Do you agree with Descartes that sense can be deceived.
Can you help me find some examples?
To what extent will you trust the deductions made on the grounds of sense and perception?
I've been fooled by my senses before. As a child, shiny tanker trucks on the highway miles away, appeared as "flying saucers" until I inspected more closely (I've always been a skeptic). Echoes from nearby barns can disguise the location of coyotes howling in the evenings. My senses do fail me from time to time, but I usually can reason through them to find something resembling truth. But then, I'm not that familiar with Descartes.
Was that your senses deceiving you, or your mental interpretation of those senses decieving you?
To what extent will you trust the deductions made on the grounds of sense and perception?
richrf,
So you would say that your perceptions are true but the perspectives of those perceptions are what throw everything into turmoil.
That sounds a great deal in line with Leibniz and modandistic theory, where the universe is a plenum filled with monads (forms of reality) and that the dominant monad is the one monad that reflects the world most accurately.
It would seem like, fitting your viewpoint in with Leibniz, that everybody in everybody's perspective (they themselves different and independent monads) are observing a phenomena and coming to some conclusion resulting in a dominant monad.
I would not say there is a way to view the world accurately, since it is constantly in flux.
The end result is to just keep creating new things so we don't get bored.
In my view, there is no external phenomenon, per se, to view. Everything is co-mingled. Matter, energy, mind, consciousness. Everyone and everything is mutually affecting each other all the time.
Yes, I understand Leibniz view, but he believes in an external object that is constant, unchanging, and can be accurately understood. I do not share this notion, because I observe flux and change. Constant movement.
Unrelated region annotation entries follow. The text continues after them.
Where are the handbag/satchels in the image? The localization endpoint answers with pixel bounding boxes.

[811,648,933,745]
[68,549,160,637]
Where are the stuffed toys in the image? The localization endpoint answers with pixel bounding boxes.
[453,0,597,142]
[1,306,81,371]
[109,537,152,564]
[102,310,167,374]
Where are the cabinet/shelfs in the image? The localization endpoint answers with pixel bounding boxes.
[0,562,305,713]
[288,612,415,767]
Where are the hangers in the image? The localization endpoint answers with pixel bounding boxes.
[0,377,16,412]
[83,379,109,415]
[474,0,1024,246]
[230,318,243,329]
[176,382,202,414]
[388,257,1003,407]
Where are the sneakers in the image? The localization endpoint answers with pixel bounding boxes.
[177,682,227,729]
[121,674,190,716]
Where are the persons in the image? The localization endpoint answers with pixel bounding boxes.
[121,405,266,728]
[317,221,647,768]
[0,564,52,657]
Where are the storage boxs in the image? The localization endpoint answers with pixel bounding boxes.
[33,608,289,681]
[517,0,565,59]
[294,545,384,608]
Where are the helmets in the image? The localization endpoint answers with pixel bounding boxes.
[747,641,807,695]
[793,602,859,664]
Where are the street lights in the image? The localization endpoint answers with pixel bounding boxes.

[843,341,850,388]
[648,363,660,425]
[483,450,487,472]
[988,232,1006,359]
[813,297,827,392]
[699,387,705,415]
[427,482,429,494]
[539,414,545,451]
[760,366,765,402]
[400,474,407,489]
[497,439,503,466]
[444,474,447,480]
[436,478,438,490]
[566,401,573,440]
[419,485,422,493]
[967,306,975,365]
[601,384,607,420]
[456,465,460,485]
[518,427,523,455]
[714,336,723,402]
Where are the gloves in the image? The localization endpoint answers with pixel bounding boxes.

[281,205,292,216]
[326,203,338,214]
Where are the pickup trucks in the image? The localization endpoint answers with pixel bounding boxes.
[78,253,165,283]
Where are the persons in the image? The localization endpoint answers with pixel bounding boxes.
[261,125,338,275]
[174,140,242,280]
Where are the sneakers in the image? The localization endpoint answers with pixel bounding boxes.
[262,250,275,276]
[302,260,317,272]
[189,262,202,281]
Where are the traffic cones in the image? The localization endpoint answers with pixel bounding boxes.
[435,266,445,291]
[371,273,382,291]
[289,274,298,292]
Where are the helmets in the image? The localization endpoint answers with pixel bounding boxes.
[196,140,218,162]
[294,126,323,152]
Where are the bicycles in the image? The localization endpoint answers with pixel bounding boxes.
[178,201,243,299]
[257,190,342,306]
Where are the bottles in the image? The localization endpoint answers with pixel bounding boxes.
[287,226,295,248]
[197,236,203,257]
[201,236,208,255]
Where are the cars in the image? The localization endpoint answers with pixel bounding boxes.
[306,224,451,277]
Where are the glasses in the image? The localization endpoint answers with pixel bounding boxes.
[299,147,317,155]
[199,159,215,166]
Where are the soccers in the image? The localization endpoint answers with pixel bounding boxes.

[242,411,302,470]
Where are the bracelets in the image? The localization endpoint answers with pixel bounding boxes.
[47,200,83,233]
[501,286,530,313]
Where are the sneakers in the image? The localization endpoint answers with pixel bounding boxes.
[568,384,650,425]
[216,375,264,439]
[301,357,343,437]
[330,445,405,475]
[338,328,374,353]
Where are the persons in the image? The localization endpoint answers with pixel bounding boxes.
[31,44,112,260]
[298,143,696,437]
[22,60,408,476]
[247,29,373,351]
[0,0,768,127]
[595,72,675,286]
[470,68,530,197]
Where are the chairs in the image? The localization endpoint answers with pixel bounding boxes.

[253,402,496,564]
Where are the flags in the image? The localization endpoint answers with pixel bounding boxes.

But even if it is in flux, couldn't it be viewed accurately at any given moment? And couldn't the process of change itself be viewed accurately?
I would be content to keep discovering new things.
If something is affecting you, that thing must (by definition) be external to you. Otherwise you would be affecting yourself.
But, as I stated above, change does not necessarily prevent accurate (sequential) observation and understanding. The world may be in constant flux, but it is not totally chaotic.
""To what extent will you trust the deductions made on the grounds of sense and perception?".
All of us live in a realm where we don't actually make deductions about sense data unless something comes before us that "doesn't fit," and then we have to attend more carefully to the sense-data. If I get up in the morning and want to make coffee, I do not stand in the kitchen and become a logician; I go to the coffee pot and make coffee. When I visit a friend and am confronted with something complex and shiney that "looks like" it may be a coffee pot, I act differently and think differently (and I suppose conclude differently).
Most of the time, we can make (if we so choose) perfectly good deductions from sense-data we "have confidence in;" when we are less sure that we perceive correctly, then we make a more or less "probable" conclusion about it.
Descartes might muse about the lump of wax, but he kept the fire in the fireplace stoked.